[begin Records provided]

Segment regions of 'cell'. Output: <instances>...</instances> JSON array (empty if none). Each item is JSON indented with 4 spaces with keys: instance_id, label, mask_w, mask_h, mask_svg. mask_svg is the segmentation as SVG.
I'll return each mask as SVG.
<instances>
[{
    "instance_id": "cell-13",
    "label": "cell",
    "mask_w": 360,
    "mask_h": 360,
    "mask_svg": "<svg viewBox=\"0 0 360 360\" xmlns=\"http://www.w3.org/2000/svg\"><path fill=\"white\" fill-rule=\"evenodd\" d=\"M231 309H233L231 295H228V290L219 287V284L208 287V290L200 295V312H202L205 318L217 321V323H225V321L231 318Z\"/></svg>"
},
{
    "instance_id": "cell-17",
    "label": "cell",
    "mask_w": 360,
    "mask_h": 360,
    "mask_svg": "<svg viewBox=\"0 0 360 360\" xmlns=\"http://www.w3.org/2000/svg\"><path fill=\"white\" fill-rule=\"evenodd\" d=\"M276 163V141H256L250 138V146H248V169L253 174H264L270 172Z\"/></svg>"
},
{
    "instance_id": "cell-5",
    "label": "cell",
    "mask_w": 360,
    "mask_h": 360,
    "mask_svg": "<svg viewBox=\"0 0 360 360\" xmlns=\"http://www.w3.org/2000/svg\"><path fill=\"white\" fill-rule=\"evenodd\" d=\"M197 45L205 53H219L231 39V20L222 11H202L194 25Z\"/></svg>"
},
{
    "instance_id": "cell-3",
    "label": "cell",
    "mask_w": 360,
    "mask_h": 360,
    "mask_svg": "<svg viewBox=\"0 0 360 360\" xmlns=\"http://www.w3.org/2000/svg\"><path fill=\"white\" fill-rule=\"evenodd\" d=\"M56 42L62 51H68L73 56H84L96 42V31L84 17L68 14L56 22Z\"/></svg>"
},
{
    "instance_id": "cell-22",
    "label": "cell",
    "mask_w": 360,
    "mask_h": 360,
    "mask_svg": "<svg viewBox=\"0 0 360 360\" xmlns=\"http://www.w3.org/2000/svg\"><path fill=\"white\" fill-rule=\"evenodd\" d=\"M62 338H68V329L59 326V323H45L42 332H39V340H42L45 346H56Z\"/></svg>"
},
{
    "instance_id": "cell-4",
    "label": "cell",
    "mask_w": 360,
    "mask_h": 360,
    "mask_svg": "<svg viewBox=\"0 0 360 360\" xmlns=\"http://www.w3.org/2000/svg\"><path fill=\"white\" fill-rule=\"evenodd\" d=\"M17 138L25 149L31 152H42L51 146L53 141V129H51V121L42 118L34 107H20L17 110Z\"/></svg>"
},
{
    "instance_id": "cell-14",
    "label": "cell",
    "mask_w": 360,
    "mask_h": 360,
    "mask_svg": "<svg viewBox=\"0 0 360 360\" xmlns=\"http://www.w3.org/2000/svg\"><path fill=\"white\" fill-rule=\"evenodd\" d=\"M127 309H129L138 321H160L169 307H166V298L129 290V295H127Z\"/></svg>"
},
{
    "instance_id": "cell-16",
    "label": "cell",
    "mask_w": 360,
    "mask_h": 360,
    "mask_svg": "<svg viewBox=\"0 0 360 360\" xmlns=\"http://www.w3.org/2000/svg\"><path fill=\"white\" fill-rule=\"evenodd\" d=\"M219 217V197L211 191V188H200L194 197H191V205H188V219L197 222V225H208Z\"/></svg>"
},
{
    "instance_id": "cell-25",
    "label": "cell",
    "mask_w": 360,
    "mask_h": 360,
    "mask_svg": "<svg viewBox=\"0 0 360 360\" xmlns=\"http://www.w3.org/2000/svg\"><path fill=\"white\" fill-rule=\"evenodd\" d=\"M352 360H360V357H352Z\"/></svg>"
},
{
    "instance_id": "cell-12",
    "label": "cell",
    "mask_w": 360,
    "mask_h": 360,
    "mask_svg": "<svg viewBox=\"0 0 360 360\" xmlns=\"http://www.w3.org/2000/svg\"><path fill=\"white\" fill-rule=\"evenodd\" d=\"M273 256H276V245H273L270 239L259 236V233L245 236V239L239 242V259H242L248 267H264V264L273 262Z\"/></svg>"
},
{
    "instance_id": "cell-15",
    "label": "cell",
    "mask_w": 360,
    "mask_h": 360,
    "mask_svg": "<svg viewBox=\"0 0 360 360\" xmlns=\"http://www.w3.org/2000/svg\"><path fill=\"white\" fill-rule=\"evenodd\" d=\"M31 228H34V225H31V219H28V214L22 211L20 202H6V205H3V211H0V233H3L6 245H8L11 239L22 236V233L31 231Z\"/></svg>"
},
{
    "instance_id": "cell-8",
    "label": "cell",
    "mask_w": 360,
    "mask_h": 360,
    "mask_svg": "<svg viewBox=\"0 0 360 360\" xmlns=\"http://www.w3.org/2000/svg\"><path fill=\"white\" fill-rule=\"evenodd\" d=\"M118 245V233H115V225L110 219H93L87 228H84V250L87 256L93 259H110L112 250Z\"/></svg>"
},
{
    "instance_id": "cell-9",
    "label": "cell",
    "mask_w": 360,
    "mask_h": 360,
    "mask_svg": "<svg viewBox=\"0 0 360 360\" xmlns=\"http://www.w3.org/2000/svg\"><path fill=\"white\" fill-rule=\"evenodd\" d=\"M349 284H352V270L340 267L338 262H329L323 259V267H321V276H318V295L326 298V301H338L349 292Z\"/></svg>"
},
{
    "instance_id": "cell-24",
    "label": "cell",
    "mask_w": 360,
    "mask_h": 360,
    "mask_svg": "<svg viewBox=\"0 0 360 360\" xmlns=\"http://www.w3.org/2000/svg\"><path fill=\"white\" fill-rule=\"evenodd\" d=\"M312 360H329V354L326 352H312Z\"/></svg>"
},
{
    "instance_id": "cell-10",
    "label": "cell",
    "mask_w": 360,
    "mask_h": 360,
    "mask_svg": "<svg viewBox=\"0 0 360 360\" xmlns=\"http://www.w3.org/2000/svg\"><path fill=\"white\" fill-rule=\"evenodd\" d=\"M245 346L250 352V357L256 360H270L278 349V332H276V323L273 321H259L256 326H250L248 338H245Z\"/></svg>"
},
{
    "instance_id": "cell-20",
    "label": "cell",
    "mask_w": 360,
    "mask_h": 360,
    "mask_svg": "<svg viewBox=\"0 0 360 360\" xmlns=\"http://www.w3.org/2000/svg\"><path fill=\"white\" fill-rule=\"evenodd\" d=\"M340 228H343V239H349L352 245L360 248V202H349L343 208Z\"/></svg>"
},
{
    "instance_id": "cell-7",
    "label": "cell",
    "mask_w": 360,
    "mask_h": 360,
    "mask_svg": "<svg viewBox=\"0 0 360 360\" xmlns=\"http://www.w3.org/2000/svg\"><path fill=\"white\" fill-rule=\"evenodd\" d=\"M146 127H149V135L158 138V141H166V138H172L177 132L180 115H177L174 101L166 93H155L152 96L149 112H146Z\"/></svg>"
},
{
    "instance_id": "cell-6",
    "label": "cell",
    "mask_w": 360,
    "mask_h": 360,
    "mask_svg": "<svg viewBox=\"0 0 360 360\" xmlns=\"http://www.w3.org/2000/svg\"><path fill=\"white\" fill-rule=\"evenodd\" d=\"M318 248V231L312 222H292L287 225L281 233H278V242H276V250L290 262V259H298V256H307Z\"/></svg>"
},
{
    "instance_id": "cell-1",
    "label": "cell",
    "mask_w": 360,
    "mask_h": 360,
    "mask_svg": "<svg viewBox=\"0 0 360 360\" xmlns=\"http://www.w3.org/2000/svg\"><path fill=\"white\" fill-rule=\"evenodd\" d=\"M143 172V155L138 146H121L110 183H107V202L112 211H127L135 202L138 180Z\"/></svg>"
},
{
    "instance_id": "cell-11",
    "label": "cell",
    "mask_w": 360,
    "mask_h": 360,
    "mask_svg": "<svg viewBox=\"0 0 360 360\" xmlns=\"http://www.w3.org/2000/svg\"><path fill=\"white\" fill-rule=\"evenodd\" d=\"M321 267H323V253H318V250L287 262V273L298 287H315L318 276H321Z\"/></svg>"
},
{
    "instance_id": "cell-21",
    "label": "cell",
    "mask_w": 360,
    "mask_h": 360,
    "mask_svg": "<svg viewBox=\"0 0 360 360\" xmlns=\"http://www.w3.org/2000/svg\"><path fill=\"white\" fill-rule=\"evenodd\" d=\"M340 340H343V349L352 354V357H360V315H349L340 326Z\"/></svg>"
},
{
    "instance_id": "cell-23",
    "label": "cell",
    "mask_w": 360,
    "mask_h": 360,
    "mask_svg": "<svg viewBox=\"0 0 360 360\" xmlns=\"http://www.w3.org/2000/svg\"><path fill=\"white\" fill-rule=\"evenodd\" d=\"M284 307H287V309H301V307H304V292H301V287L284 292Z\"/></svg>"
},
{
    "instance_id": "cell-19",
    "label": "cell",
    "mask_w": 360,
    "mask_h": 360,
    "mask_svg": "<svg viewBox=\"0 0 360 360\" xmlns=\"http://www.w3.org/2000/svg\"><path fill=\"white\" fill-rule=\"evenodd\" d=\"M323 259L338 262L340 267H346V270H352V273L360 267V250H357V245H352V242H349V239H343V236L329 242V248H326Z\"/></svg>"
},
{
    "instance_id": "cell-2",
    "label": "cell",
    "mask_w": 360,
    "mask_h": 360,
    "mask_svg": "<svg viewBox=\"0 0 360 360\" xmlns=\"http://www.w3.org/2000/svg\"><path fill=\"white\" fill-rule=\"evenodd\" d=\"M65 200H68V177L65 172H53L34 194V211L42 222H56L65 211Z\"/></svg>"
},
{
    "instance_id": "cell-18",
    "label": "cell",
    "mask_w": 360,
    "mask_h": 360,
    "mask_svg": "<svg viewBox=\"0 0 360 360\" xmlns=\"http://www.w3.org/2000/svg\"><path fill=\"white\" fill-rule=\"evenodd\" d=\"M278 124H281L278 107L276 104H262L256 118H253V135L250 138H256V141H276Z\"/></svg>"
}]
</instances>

[end Records provided]

Goal
Copy out each line that contains the string "instances". Letter case matters.

Written solution
Segment regions of 'cell'. Output: <instances>...</instances> JSON array (empty if none). Each item is JSON indented with 4 spaces with keys: instance_id, label, mask_w, mask_h, mask_svg. mask_svg is the segmentation as SVG.
<instances>
</instances>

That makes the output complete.